■ **指示**
以下のデータをすべて書き直してください。その際、「gravel path」を「dirt trail」に置き換え、それ以外は何も変えないでください。

****************************************

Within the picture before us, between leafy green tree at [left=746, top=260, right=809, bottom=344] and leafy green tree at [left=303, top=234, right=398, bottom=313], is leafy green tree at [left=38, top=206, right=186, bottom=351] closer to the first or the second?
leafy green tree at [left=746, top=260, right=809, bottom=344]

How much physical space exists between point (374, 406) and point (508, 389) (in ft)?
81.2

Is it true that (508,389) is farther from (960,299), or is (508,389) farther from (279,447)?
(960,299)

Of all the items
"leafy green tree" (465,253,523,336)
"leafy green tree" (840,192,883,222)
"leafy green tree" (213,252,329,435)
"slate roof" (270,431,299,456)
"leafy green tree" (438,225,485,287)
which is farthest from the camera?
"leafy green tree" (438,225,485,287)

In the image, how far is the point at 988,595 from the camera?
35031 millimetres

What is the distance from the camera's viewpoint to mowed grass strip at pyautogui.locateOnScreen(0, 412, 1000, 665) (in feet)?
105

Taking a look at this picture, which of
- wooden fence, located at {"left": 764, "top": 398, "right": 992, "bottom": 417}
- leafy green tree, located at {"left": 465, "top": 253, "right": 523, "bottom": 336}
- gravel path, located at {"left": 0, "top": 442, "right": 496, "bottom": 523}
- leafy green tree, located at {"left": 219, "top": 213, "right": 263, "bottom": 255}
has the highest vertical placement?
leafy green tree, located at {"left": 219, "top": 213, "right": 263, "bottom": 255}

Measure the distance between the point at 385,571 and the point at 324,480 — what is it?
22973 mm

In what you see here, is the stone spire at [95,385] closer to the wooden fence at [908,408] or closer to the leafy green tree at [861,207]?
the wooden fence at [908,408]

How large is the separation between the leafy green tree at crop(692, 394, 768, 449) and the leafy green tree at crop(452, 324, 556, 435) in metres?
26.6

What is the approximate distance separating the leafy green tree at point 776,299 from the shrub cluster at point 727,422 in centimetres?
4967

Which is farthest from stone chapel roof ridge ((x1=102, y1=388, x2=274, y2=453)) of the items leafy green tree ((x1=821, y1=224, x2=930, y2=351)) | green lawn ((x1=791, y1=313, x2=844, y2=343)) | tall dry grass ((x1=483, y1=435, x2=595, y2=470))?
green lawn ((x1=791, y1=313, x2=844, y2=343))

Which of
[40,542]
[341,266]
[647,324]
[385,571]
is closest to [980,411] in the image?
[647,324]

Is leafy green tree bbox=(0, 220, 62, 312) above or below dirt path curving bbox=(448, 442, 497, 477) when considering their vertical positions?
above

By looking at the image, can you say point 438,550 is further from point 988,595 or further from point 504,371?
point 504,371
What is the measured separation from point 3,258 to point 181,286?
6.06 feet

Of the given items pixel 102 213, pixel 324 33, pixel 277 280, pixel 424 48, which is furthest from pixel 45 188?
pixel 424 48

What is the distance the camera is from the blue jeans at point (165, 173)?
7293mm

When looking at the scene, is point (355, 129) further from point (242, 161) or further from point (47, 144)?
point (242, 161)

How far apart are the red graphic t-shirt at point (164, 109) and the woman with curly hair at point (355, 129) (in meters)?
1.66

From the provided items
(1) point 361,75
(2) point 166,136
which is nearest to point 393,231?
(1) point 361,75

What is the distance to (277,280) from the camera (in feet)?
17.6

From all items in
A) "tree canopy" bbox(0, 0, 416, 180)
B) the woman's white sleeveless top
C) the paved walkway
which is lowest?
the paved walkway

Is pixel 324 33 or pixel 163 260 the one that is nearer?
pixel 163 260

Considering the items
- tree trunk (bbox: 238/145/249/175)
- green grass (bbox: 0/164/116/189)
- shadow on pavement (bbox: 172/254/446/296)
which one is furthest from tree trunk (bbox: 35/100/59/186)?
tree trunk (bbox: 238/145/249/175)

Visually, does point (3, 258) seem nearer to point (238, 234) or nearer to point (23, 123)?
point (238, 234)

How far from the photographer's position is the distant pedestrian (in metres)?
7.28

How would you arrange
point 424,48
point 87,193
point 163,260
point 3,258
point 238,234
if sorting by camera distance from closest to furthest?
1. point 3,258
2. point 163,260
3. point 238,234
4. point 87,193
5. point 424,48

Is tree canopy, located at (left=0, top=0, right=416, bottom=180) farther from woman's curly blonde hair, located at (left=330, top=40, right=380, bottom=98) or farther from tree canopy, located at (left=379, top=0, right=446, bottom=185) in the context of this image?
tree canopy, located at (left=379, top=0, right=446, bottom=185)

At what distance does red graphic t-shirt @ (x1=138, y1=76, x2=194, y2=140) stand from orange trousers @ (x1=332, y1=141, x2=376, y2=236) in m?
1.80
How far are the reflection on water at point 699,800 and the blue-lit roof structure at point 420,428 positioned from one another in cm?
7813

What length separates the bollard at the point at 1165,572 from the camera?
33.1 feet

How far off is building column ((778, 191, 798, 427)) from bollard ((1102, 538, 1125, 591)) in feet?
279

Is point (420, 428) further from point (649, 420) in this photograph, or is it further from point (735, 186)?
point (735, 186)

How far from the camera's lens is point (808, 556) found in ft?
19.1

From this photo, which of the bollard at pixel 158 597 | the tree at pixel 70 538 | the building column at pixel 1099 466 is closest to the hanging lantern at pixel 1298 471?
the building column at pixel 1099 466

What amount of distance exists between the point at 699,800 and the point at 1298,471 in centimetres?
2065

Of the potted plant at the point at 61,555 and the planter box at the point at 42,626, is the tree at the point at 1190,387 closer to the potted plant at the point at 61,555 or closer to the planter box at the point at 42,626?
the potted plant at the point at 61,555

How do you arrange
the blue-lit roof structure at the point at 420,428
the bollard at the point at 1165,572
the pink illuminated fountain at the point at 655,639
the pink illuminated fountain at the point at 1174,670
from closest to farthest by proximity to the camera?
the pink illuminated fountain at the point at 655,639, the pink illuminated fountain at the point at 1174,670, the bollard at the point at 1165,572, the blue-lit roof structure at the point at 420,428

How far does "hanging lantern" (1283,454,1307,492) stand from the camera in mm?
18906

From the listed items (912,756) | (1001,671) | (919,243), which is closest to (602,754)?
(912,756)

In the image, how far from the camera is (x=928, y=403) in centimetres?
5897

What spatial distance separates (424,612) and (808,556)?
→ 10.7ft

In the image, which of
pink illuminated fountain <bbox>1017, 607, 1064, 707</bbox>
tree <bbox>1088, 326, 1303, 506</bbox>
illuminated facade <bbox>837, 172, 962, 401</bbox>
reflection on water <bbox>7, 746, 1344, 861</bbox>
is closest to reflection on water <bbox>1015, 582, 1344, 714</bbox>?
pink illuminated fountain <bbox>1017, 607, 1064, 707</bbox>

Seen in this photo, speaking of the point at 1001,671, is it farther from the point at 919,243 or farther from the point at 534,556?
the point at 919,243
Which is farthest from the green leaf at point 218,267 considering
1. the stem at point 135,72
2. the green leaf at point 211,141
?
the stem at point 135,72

****************************************

■ **結果**
Within the picture before us, between leafy green tree at [left=746, top=260, right=809, bottom=344] and leafy green tree at [left=303, top=234, right=398, bottom=313], is leafy green tree at [left=38, top=206, right=186, bottom=351] closer to the first or the second?
leafy green tree at [left=746, top=260, right=809, bottom=344]

How much physical space exists between point (374, 406) and point (508, 389) (in ft)?
81.2

Is it true that (508,389) is farther from (960,299), or is (508,389) farther from (279,447)?
(960,299)

Of all the items
"leafy green tree" (465,253,523,336)
"leafy green tree" (840,192,883,222)
"leafy green tree" (213,252,329,435)
"slate roof" (270,431,299,456)
"leafy green tree" (438,225,485,287)
which is farthest from the camera?
"leafy green tree" (438,225,485,287)

In the image, how far is the point at 988,595 from the camera?
35031 millimetres

What is the distance from the camera's viewpoint to mowed grass strip at pyautogui.locateOnScreen(0, 412, 1000, 665) (in feet)?
105

Taking a look at this picture, which of
- wooden fence, located at {"left": 764, "top": 398, "right": 992, "bottom": 417}
- leafy green tree, located at {"left": 465, "top": 253, "right": 523, "bottom": 336}
- dirt trail, located at {"left": 0, "top": 442, "right": 496, "bottom": 523}
- leafy green tree, located at {"left": 219, "top": 213, "right": 263, "bottom": 255}
has the highest vertical placement?
leafy green tree, located at {"left": 219, "top": 213, "right": 263, "bottom": 255}

Measure the distance between the point at 385,571 and the point at 324,480 — what is it?
22973 mm

In what you see here, is the stone spire at [95,385] closer to the wooden fence at [908,408] or closer to the leafy green tree at [861,207]?
the wooden fence at [908,408]

How large is the separation between the leafy green tree at crop(692, 394, 768, 449) and the leafy green tree at crop(452, 324, 556, 435) in metres?
26.6

What is the approximate distance separating the leafy green tree at point 776,299 from the shrub cluster at point 727,422 in centimetres?
4967

Which is farthest from stone chapel roof ridge ((x1=102, y1=388, x2=274, y2=453)) of the items leafy green tree ((x1=821, y1=224, x2=930, y2=351)) | green lawn ((x1=791, y1=313, x2=844, y2=343)) | tall dry grass ((x1=483, y1=435, x2=595, y2=470))?
green lawn ((x1=791, y1=313, x2=844, y2=343))

Which of
[40,542]
[341,266]
[647,324]
[385,571]
is closest to [980,411] in the image?
[647,324]

Is leafy green tree bbox=(0, 220, 62, 312) above or below dirt path curving bbox=(448, 442, 497, 477) when considering their vertical positions?
above

By looking at the image, can you say point 438,550 is further from point 988,595 or further from point 504,371?
point 504,371
What is the measured separation from point 3,258 to point 181,286?
6.06 feet

Of the given items pixel 102 213, pixel 324 33, pixel 277 280, pixel 424 48, which is furthest from pixel 45 188?
pixel 424 48

What is the distance the camera is from the blue jeans at point (165, 173)?
7293mm

When looking at the scene, is point (355, 129) further from point (242, 161) or further from point (47, 144)?
point (242, 161)

How far apart are the red graphic t-shirt at point (164, 109) and the woman with curly hair at point (355, 129) (in meters)?
1.66

From the provided items
(1) point 361,75
(2) point 166,136
which is nearest to point 393,231?
(1) point 361,75

What is the distance to (277,280) from the camera (in feet)?
17.6

From all items in
A) "tree canopy" bbox(0, 0, 416, 180)
B) the woman's white sleeveless top
C) the paved walkway
which is lowest?
the paved walkway

Is pixel 324 33 or pixel 163 260 the one that is nearer?
pixel 163 260

Considering the items
- tree trunk (bbox: 238/145/249/175)
- green grass (bbox: 0/164/116/189)
- shadow on pavement (bbox: 172/254/446/296)
which one is furthest from tree trunk (bbox: 35/100/59/186)?
tree trunk (bbox: 238/145/249/175)

Visually, does point (3, 258) seem nearer to point (238, 234) or nearer to point (23, 123)?
point (238, 234)

How far from the photographer's position is the distant pedestrian (in metres)?
7.28

How would you arrange
point 424,48
point 87,193
point 163,260
point 3,258
point 238,234
if sorting by camera distance from closest to furthest?
1. point 3,258
2. point 163,260
3. point 238,234
4. point 87,193
5. point 424,48

Is tree canopy, located at (left=0, top=0, right=416, bottom=180) farther from woman's curly blonde hair, located at (left=330, top=40, right=380, bottom=98) or farther from tree canopy, located at (left=379, top=0, right=446, bottom=185) in the context of this image?
tree canopy, located at (left=379, top=0, right=446, bottom=185)

At what distance does red graphic t-shirt @ (x1=138, y1=76, x2=194, y2=140) stand from orange trousers @ (x1=332, y1=141, x2=376, y2=236) in m?
1.80
How far are the reflection on water at point 699,800 and the blue-lit roof structure at point 420,428 positioned from one another in cm?
7813

What length separates the bollard at the point at 1165,572 from the camera?
33.1 feet

How far off is building column ((778, 191, 798, 427)) from bollard ((1102, 538, 1125, 591)) in feet?
279

Is point (420, 428) further from point (649, 420) in this photograph, or is it further from point (735, 186)?
point (735, 186)

How far from the camera's lens is point (808, 556) found in ft?
19.1

From this photo, which of the bollard at pixel 158 597 | the tree at pixel 70 538 | the building column at pixel 1099 466 is closest to the hanging lantern at pixel 1298 471?
the building column at pixel 1099 466

What amount of distance exists between the point at 699,800 and the point at 1298,471 in centimetres?
2065

Of the potted plant at the point at 61,555 and the planter box at the point at 42,626, is the tree at the point at 1190,387 closer to the potted plant at the point at 61,555 or closer to the planter box at the point at 42,626?
the potted plant at the point at 61,555

How do you arrange
the blue-lit roof structure at the point at 420,428
the bollard at the point at 1165,572
the pink illuminated fountain at the point at 655,639
the pink illuminated fountain at the point at 1174,670
from closest to farthest by proximity to the camera?
the pink illuminated fountain at the point at 655,639, the pink illuminated fountain at the point at 1174,670, the bollard at the point at 1165,572, the blue-lit roof structure at the point at 420,428

How far does "hanging lantern" (1283,454,1307,492) stand from the camera in mm?
18906

From the listed items (912,756) | (1001,671) | (919,243), which is closest to (602,754)?
(912,756)

In the image, how far from the camera is (x=928, y=403) in centimetres?
5897

What spatial distance separates (424,612) and (808,556)?
→ 10.7ft

In the image, which of
pink illuminated fountain <bbox>1017, 607, 1064, 707</bbox>
tree <bbox>1088, 326, 1303, 506</bbox>
illuminated facade <bbox>837, 172, 962, 401</bbox>
reflection on water <bbox>7, 746, 1344, 861</bbox>
is closest to reflection on water <bbox>1015, 582, 1344, 714</bbox>?
pink illuminated fountain <bbox>1017, 607, 1064, 707</bbox>

Seen in this photo, speaking of the point at 1001,671, is it farther from the point at 919,243 or farther from the point at 534,556?
the point at 919,243
Which is farthest from the green leaf at point 218,267 considering
1. the stem at point 135,72
2. the green leaf at point 211,141
?
the stem at point 135,72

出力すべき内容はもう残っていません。